Source text:
::::

## Before You Run
make a `data` drectory and upload data (eval, test and train csvs)

In [1]:
! mkdir data

In [None]:
! pip install hazm
! pip install ktrain # ktrain is a lightweight wrapper for the deep learning library TensorFlow Keras

### Import Libraries

In [3]:
from tensorflow.keras.layers import GlobalMaxPool1D, MaxPooling1D, GlobalMaxPooling1D, Conv1D
from sklearn.metrics import classification_report, confusion_matrix
from sklearn.preprocessing import LabelEncoder

import matplotlib.pyplot as plt
import seaborn as sns

import re
import pandas as pd
import numpy as np

from hazm import word_tokenize, Normalizer

import ktrain
from ktrain import text

### Load Data

In [9]:
PATH = 'data/'
PATH = PATH.rstrip('/')

# Classes
class_names = ['Positive', 'Negative']

# Train
df_train = pd.read_csv(PATH + '/train.csv')
df_train.columns = ['index', 'comment', 'rate']

# Evaluation
df_eval = pd.read_csv(PATH + '/eval.csv')
df_eval.columns = ['index', 'comment', 'rate']

# Test
df_test = pd.read_csv(PATH + '/test.csv')
df_test.columns = ['index', 'comment', 'rate']

### Preprocess

In [11]:
normalizer = Normalizer() # Hazm normlizer
symbols_complete_reg = re.compile(r"(\d|\"|'ٍ|¬|[؛“،,”‘۔’’‘–]|[|\.÷+\]\[\)\(\:\-\?»\=\{}\*«»_…\؟!/ـ]|[۰'ٓ۫'ٔ]|[ٓٔ]|[ًٌٍْﹼ،َُِّ«ٰ»ٖء])")

def remeove_arabic(text):
    # remove arabic alphabet
    mapping = {
        u"ۀ" : u"ه",
        u"ة" : u"ت",
        u"ي" : u"ی",
        u"ؤ" : u"و",
        u"إ" : u"ا",
        u"ٹ" : u"ت",
        u"ڈ" : u"د",
        u"ئ" : u"ی",
        u"ﻨ" : u"ن",
        u"ﺠ" : u"ج",
        u"ﻣ" : u"م",
        u"ﷲ" : u"",
        u"ﻳ" : u"ی",
        u"ٻ" : u"ب",
        u"ٱ" : u"ا",
        u"ڵ" : u"ل",
        u"ﭘ" : u"پ",
        u"ﻪ" : u"ه",
        u"ﻳ" : u"ی",
        u"ٻ" : u"ب",
        u"ں" : u"ن",
        u"ٶ" : u"و",
        u"ٲ" : u"ا",
        u"ہ" : u"ه",
        u"ﻩ" : u"ه",
        u"ﻩ" : u"ه",
        u"ك" : u"ک",
        u"ﺆ" : u"و",
        u"أ" : u"ا",
        u"ﺪ" : u"د"

::::

Given instruction: Reproduce the notebook code starting at "### Load Data" and ending at "pd.read_csv(PATH + '/train.csv')", renaming "class_names" to "label_names" wherever it appears.

::::

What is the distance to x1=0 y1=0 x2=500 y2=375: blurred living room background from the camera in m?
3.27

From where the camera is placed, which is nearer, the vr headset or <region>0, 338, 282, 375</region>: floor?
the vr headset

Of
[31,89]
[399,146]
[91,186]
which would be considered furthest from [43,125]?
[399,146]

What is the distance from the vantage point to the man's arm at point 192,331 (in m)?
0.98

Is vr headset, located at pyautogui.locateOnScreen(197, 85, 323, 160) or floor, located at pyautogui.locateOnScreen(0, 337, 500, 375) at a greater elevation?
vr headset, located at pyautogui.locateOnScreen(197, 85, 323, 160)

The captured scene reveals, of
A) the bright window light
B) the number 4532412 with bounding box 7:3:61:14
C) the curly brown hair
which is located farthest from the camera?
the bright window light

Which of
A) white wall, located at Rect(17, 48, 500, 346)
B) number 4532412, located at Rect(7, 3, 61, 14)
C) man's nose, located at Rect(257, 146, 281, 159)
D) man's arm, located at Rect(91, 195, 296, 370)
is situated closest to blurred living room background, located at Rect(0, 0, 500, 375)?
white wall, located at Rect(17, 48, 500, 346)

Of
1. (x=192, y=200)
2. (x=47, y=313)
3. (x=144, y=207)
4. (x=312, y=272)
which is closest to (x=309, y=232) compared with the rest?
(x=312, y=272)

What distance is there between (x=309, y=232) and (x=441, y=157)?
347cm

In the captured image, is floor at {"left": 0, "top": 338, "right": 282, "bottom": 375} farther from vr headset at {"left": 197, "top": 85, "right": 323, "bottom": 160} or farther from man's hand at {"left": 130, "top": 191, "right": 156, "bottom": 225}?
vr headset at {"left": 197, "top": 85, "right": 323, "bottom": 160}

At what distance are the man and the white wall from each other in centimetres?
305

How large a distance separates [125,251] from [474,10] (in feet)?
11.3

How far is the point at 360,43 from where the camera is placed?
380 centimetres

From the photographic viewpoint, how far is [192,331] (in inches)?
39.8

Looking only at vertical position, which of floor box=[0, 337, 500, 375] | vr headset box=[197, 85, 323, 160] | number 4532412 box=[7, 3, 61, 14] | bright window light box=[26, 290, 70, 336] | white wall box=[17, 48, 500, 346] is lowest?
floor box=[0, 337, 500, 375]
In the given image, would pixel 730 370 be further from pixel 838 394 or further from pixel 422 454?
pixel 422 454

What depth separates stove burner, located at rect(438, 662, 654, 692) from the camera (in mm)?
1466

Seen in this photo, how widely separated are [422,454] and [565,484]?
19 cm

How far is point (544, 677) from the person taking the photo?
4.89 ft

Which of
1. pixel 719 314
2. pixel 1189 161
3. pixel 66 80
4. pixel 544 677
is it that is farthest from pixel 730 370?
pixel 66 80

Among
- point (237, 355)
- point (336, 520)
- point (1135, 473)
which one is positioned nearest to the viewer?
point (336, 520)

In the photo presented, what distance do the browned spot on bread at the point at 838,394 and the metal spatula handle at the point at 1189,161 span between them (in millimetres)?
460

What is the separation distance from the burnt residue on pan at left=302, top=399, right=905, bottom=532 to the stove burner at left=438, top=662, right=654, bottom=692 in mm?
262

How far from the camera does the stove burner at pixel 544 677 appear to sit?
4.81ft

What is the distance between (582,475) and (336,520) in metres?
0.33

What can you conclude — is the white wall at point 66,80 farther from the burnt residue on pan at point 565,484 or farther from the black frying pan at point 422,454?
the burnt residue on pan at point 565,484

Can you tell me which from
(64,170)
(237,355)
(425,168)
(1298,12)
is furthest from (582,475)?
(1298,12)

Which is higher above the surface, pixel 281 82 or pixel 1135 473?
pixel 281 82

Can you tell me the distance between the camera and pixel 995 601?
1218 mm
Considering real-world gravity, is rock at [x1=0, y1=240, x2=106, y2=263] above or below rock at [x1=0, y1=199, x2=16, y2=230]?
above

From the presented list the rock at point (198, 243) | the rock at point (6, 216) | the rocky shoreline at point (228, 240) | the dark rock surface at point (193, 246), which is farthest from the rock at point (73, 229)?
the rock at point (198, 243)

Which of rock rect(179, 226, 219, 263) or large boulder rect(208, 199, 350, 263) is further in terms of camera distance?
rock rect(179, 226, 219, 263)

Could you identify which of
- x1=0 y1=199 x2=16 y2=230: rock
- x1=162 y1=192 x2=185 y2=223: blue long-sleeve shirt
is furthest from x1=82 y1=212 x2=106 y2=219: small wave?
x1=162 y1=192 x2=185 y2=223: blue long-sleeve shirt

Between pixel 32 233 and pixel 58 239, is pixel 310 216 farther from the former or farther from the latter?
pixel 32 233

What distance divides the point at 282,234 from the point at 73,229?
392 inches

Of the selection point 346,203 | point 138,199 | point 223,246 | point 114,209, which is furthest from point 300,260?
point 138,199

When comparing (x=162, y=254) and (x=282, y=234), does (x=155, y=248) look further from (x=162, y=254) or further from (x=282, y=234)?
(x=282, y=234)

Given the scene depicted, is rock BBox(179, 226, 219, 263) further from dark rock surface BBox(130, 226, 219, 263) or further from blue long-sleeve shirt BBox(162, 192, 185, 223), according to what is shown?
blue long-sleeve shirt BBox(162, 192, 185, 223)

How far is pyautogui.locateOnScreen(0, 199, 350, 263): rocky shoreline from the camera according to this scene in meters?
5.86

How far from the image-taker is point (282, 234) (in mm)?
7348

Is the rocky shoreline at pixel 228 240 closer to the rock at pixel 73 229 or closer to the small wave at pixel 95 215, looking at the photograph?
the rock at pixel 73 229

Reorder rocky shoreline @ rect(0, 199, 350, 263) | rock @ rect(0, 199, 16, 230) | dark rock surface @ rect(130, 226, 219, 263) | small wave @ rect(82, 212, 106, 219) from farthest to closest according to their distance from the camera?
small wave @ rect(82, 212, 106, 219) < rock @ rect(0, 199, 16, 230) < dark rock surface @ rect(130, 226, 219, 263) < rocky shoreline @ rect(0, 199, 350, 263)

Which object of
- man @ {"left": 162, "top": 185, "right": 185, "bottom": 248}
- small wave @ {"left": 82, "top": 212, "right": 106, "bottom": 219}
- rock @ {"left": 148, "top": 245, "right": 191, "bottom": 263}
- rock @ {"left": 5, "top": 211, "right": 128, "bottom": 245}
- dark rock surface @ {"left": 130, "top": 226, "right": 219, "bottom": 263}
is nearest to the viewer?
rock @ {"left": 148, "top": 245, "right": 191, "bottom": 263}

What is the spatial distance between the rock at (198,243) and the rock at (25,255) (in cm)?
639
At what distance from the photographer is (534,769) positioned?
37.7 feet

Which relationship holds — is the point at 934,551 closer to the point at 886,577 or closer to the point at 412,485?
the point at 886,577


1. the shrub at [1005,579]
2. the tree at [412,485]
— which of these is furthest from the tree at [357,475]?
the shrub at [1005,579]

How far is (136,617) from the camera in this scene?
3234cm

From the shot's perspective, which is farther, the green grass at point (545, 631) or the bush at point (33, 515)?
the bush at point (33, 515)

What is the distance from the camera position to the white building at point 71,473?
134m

::::

Result:
### Load Data

In [9]:
PATH = 'data/'
PATH = PATH.rstrip('/')

# Classes
label_names = ['Positive', 'Negative']

# Train
df_train = pd.read_csv(PATH + '/train.csv')